Saturday, 13 April 2013

Ants and dowries


Mike went into the bathroom yesterday morning and came out saying that we’d been invaded by ants and that they were circling the toilet menacingly.  This sort of thing can happen in our very old wooden floor-boarded house.   Things invade through the cracks in the walls and make their way up the joists.  “Don’t go in there,” said Mike (or perhaps he just said, “Don’t go”) “They’ll get your legs”.  I didn’t fancy having my legs got, so I didn’t go until after they’d been despatched with the ant spray and given a mop and bucket funeral.
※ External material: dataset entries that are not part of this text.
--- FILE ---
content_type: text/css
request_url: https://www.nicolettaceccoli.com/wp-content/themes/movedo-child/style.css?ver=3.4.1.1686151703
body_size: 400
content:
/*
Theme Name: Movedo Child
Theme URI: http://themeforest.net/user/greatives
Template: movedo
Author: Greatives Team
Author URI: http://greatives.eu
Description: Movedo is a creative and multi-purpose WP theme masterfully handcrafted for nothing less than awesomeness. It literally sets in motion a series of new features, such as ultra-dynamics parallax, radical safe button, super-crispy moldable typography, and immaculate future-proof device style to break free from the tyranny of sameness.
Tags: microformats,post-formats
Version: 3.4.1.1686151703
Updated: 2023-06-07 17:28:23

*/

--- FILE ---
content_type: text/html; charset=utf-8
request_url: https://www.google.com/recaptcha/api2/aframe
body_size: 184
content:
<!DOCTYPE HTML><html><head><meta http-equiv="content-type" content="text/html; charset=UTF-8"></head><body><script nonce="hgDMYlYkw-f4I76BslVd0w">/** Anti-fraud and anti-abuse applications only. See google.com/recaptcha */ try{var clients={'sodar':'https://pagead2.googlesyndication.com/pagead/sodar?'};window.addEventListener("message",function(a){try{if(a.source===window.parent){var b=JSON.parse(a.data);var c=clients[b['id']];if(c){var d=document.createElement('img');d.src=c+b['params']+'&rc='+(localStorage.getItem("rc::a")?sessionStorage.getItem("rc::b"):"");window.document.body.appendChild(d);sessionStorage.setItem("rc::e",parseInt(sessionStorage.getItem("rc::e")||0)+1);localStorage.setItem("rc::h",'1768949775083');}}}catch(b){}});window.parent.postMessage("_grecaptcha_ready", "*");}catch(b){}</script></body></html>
I’m currently reading Orwell’s Down and Out in Paris and London in which he describes his battles with bedbugs in cheap French hotels.  Fortunately we are not bug-ridden as I really don’t fancy his tip of sprinkling the bedclothes with pepper.     

Sue and Phil King

In the afternoon we drove to Badefol d’Ans for tea with Sue and Phil King.  Many of the villages round here have the suffix d’Ans.  This is said to come from the time, many years ago, when a rich Dordogne heiress married a presumably rich Belgian and had great chunks of the Dordogne thrown in as her dowry.  “Ans” was then an area in Belgium and, therefore, the dowry villages became “…. D’Ans”.   None of them would appear to belong to Belgium nowadays so it seems that the children of the original union balanced things out. 
 
 
The weather began to lighten in the early evening and, coming home, we stopped the car to stare at a wonderful double rainbow.